In a different working directory, type in clean and akka-actor/pullRemoteCache:

cd ~/work/quicktest/
cp -r akka-0 akka-1
cd akka-1
sbt
akka > clean
[success] Total time: 1 s, completed May 6, 2020 2:17:40 PM
akka > akka-actor/pullRemoteCache
[success] Total time: 1 s, completed May 6, 2020 2:17:46 PM

Next type in akka-actor/compile:

akka > akka-actor/compile
[info] Formatting 22 Java sources...
[info] Reformatted 0 Java sources
[info] Generating 'Tuples.scala'
[info] Generating 'Functions.scala'
[info] Compiling 1 Scala source to /Users/eed3si9n/work/quicktest/akka-1/akka-actor/target/scala-2.12/classes ...
[success] Total time: 4 s, completed May 6, 2020 2:21:13 PM

Looks like Java formatting and code generation might be triggering some compilation. This actually shows how flexible this setup is. Since the incremental compiler is used to dealing with partially matching code bases, it will just work on the differences from the remote cache.

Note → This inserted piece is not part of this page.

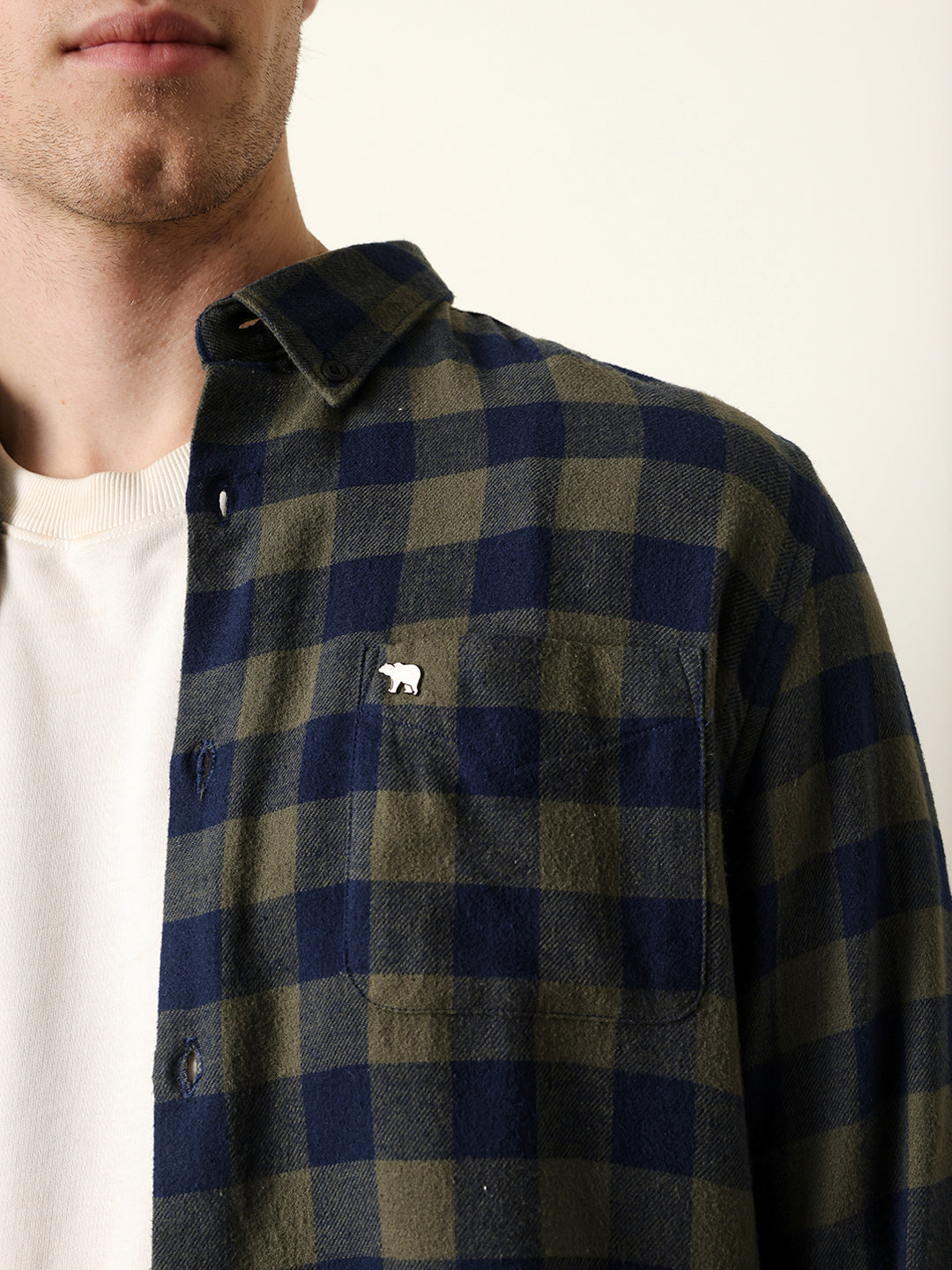 Men Checked Casual Full-Sleeve Shirt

In other words, we were able to resume incremental compilation from a remote cache. The same concept could be applied across the commit history for example. For example, if the remote cache is not available for the current commit id, likely we could go back a few commits before in the history and resume compilation off of an old cache. For this simple test, 45s vs (1 + 4)s is still 9x speedup.

what's in a remote cache?

Currently, remote cache JAR contains the classes directory and zipped up Zinc Analysis file. Since all build tools should be able publish to a Maven repository, and resolve out of Maven repository, this idea should be able carry over to any build tools that use Zinc.

This idea could expand out to things like test results. sbt currently stores the list of succeeded tests and their timestamps. Using that testQuick run incremental tests. If we used the content hash, or something that does not depend on the timestamp, we might be able to run only the tests that's been affected by the last CI run.

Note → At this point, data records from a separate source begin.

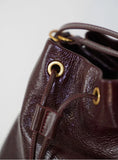 Minimalist Lightweight Oiled Cowhide Leather Versatile Backpack & Shoulder Bucket Bag, Crossbody Tote and Bucket Bag For Women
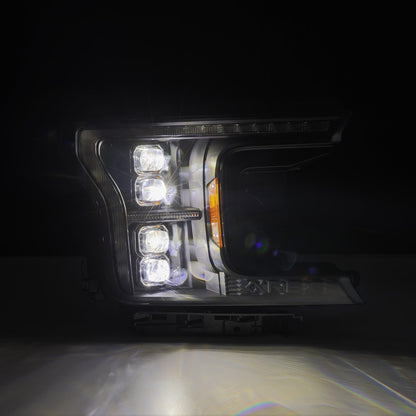 18-20 Ford F150 (MK II 14th Gen Style) NOVA-Series LED Projector Headlights Black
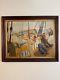 Th Eames Antique Modern Art Deco Wpa Machine Age Boat Oil Painting Old Vintage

cached compilation for all

The notion of cached compilation or remote cache has been around for a while now, but often setting it up has not been easy. If we can bake build-as-function feature into basic tool chain such as Zinc and sbt, Scala community in general can benefit from it to speed up the build.

Even for open source projects, if Travis CI publishes into Bintray or something, the contributors might be able to resume compilation off of the last build.

The PR for sbt change is sbt/sbt#5534, and the virtualization change in Zinc is sbt/zinc#712.